** ABOUT THIS TASK **
In the listing below, locate the lines bearing the word "over". Copy every one of them.

** THE RECORDS **
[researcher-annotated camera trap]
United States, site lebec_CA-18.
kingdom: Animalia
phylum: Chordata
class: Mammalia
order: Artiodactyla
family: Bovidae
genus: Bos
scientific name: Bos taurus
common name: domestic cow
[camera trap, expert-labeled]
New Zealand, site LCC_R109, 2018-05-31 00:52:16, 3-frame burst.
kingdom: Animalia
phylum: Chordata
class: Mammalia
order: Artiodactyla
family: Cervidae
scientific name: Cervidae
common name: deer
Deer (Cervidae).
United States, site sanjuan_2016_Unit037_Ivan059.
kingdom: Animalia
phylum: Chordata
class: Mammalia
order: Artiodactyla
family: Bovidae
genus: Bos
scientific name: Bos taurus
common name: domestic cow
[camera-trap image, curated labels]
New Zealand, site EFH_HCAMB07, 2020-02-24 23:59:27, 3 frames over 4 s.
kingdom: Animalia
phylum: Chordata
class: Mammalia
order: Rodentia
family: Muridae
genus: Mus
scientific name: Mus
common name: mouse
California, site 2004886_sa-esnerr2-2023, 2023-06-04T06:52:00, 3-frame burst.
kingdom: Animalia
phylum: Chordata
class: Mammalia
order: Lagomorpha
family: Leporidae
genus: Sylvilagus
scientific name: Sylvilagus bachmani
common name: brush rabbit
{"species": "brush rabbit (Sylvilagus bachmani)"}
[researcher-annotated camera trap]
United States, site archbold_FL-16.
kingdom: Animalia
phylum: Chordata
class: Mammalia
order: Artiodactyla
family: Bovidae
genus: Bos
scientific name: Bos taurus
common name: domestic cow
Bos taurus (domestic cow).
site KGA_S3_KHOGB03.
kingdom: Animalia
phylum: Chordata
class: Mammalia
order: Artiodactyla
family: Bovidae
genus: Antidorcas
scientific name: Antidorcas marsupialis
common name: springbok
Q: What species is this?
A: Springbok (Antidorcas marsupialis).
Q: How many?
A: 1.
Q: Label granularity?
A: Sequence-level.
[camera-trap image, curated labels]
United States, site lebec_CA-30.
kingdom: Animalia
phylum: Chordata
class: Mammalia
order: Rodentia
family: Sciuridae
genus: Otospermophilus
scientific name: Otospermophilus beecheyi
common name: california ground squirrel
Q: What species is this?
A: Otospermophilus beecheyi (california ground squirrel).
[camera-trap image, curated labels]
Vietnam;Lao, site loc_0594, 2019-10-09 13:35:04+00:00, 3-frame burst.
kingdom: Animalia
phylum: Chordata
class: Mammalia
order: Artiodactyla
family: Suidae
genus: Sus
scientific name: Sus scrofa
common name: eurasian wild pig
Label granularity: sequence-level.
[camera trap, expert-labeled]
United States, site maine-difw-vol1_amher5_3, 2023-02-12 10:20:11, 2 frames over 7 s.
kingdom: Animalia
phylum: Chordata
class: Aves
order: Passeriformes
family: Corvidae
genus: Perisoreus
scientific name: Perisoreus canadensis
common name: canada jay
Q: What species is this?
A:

** SOLUTION TO THIS TASK **
New Zealand, site EFH_HCAMB07, 2020-02-24 23:59:27, 3 frames over 4 s.
United States, site maine-difw-vol1_amher5_3, 2023-02-12 10:20:11, 2 frames over 7 s.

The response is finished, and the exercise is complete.